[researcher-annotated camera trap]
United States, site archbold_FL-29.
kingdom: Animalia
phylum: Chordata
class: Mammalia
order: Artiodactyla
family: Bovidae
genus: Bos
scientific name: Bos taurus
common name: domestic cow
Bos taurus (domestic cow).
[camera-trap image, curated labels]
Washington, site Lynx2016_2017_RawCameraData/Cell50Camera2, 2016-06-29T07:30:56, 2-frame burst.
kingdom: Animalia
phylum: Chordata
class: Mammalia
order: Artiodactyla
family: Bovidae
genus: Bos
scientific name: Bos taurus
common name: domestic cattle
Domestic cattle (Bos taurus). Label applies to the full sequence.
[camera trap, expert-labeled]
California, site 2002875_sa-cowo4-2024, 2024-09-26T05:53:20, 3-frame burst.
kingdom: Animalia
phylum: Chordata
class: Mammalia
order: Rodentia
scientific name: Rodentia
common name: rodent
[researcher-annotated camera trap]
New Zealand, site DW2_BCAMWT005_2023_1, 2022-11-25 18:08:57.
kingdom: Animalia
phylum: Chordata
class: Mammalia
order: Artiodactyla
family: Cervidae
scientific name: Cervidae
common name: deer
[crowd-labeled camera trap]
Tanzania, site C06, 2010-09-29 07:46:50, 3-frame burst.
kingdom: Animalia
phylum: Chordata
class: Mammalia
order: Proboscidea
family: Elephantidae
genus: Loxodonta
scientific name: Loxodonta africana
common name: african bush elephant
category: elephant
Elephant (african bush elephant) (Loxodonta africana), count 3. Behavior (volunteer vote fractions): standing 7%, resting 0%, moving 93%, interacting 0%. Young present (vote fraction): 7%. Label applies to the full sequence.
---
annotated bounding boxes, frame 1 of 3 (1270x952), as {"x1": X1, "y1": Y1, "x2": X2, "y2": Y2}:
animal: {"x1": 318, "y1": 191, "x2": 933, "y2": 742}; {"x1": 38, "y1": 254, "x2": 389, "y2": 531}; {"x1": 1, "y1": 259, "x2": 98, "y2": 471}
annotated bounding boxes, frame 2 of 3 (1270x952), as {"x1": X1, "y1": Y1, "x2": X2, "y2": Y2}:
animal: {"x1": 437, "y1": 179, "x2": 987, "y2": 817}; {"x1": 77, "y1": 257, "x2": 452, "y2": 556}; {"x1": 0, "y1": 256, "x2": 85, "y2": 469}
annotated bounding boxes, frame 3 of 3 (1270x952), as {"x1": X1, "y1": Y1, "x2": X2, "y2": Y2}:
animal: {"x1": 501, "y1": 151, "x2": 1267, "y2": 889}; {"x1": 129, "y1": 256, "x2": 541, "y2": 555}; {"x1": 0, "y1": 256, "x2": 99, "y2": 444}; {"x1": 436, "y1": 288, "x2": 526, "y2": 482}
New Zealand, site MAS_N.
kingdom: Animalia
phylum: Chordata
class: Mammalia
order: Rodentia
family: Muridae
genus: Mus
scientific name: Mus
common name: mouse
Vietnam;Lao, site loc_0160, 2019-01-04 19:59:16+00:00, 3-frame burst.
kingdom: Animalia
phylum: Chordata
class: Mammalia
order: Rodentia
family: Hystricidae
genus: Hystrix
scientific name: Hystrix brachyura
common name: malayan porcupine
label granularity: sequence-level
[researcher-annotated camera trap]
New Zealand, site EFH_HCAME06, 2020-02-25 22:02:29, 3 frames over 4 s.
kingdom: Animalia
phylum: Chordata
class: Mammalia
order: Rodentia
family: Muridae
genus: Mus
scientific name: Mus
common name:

▸ WHAT IS NEEDED
Leave out every line after the one with "[camera-trap image, curated labels]". Reproduce the material above exactly from its first line through that line.

▸ PROBLEM SOLUTION
[researcher-annotated camera trap]
United States, site archbold_FL-29.
kingdom: Animalia
phylum: Chordata
class: Mammalia
order: Artiodactyla
family: Bovidae
genus: Bos
scientific name: Bos taurus
common name: domestic cow
Bos taurus (domestic cow).
[camera-trap image, curated labels]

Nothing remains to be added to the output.